**EXERCISE INSTRUCTIONS:**
(A) Answer these questions using the verse from Surah an-Nahl:
(i) What English name does the header give for an-Nahl?
(ii) What three things does Allah command in the translation?
(iii) What does Allah forbid in the translation?
(B) In the verse from Surah an-Nahl, rewrite the English translation from "16: 90. Allah commands" through "that ye may receive admonition" as one brief sentence.

**SOURCE PASSAGE:**

16. an-Nahl [Bees], Mecca 70
The Quranic Text & Ali’s translation:
إِنَّ اللّهَ يَأْمُرُ بِالْعَدْلِ وَالإِحْسَانِ وَإِيتَاء ذِي الْقُرْبَى...
16: 90. Allah commands
- justice,
- the doing of good,
- and liberality to kith and kin,
... وَيَنْهَى عَنِ الْفَحْشَاء وَالْمُنكَرِ وَالْبَغْيِ...
and He forbids
- all shameful deeds,
- and injustice and rebellion:
... يَعِظُكُمْ لَعَلَّكُمْ تَذَكَّرُونَ ﴿٩٠﴾
He instructs you, that ye may receive admonition.
Transliteration Innalla_ha ya'muru bil 'adli wal ihsa_ni wa ita_'i zil qurba_ wa yanha_ 'anil fahsya_'i wal munkari wal bagyi ya'izukum la'allakum tazakkaru_n(a).

[Stored data]

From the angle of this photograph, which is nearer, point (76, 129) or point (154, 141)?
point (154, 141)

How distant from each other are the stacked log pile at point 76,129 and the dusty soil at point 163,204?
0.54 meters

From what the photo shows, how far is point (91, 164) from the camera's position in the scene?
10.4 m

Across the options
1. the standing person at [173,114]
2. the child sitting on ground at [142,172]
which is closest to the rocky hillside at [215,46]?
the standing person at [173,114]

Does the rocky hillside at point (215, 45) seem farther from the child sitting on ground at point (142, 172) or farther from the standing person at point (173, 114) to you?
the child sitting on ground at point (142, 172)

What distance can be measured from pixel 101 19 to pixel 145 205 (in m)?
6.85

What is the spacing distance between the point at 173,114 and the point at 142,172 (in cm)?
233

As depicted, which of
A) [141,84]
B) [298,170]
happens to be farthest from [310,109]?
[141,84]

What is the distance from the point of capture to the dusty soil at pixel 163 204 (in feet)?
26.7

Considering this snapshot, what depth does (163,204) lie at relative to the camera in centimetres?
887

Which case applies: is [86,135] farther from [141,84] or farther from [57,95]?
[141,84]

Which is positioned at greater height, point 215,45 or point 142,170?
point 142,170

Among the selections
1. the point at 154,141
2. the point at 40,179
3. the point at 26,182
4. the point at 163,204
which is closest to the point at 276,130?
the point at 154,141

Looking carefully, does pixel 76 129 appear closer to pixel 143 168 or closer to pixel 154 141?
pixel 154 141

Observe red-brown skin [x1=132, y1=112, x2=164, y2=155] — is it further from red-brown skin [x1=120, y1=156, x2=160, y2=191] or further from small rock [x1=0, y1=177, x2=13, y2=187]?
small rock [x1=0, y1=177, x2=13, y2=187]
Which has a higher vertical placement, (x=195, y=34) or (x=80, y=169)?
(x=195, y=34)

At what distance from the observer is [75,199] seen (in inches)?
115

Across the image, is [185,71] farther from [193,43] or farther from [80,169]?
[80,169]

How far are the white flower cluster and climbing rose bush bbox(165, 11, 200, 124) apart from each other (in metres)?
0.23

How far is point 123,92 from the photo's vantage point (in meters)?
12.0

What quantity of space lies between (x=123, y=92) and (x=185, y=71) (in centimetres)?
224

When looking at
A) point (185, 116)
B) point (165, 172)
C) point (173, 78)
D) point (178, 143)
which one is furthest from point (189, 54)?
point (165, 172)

**OUTPUTS IN ORDER:**
(A)
(i) Bees
(ii) Justice, the doing of good, and liberality to kith and kin
(iii) All shameful deeds, and injustice and rebellion

(B) In verse 16:90, Allah commands justice, doing good, and liberality to kith and kin, forbids shameful deeds, injustice, and rebellion, and instructs people so that they may receive admonition.